# Paradigm 03: Agile Sprints Research Agent

This notebook implements the **Agile ResearchOps** paradigm from the Research Paradigms document.

## Core Concept

The Agile approach transforms the agent from an open-loop system to a closed-loop control system with:
- **Sprint-based execution**: Time-boxed research iterations
- **Retrospective reflection**: Course correction after each sprint
- **Backlog management**: Dynamic re-prioritization of research questions

## Literature Validation

> "Search-o1, R1-Searcher, DeepResearcher, WebDancer... exemplify this paradigm through iterative cycles of explicit reasoning, action, and reflection, aligning with the ReAct framework." —[Survey-3]

## Technology Stack

- **LLM**: `gpt-5-mini-2025-08-07`
- **Web Search**: Tavily API
- **Tracing**: LangSmith
- **Framework**: LangGraph

## 1. Setup and Configuration

In [None]:
import os
import operator
import asyncio
from pathlib import Path
from typing import List, Annotated, TypedDict, Literal

from dotenv import load_dotenv
from pydantic import BaseModel, Field

from langchain_openai import ChatOpenAI
from langchain_core.messages import HumanMessage, SystemMessage, AIMessage
from tavily import TavilyClient

from langgraph.graph import StateGraph, START, END

# Load environment variables
env_path = Path("../.env")
load_dotenv(env_path)

# Configure LangSmith tracing
os.environ["LANGSMITH_TRACING"] = "true"
os.environ["LANGSMITH_PROJECT"] = "deep_research_new"
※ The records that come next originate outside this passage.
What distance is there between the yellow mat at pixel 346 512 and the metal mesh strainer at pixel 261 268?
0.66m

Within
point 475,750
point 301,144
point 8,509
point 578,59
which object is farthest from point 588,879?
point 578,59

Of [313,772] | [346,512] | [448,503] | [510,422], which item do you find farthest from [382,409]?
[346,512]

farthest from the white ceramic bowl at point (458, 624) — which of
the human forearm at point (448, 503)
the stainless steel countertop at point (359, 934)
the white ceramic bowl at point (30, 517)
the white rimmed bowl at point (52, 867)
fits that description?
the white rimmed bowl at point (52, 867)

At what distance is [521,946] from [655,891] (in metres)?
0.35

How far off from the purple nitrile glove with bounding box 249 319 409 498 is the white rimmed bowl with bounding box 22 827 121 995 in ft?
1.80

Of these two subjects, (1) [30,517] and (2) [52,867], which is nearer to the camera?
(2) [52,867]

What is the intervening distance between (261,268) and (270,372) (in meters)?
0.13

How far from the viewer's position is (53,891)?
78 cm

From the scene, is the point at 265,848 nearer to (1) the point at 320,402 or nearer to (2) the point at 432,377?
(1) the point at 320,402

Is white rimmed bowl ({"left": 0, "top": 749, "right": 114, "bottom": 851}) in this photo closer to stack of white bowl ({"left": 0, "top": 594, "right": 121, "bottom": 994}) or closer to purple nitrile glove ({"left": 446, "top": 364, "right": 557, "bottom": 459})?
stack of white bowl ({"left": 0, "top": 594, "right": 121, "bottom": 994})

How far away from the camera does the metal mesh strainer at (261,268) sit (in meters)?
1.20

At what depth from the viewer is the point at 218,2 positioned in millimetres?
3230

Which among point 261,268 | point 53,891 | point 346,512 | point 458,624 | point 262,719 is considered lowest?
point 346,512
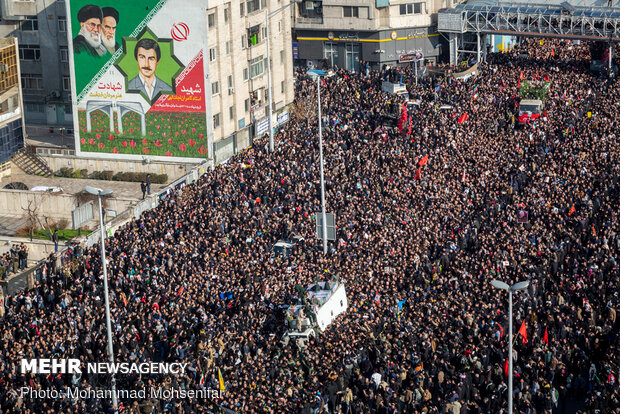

print("Environment configured successfully")

In [None]:
# Initialize LLM and Tavily client
MODEL_NAME = "gpt-5-mini-2025-08-07"
llm = ChatOpenAI(model=MODEL_NAME, temperature=0)
tavily_client = TavilyClient()

# Sprint configuration
MAX_SPRINTS = 3
SEARCHES_PER_SPRINT = 5
MAX_TOKENS_PER_SPRINT = 15000  # ~50k total budget

print(f"Using model: {MODEL_NAME}")
print(f"Max sprints: {MAX_SPRINTS}")
print(f"Searches per sprint: {SEARCHES_PER_SPRINT}")

## 2. State Definitions

In [None]:
class ResearchQuestion(BaseModel):
    """A research question in the backlog."""
    question: str = Field(description="The research question to investigate")
    priority: int = Field(default=1, description="Priority level (1=highest)")
    status: str = Field(default="pending", description="pending, in_progress, or completed")

class SprintFinding(BaseModel):
    """A finding from a sprint."""
    question: str = Field(description="The question this finding addresses")
    finding: str = Field(description="The key finding or insight")
    sources: List[str] = Field(default_factory=list, description="Source URLs")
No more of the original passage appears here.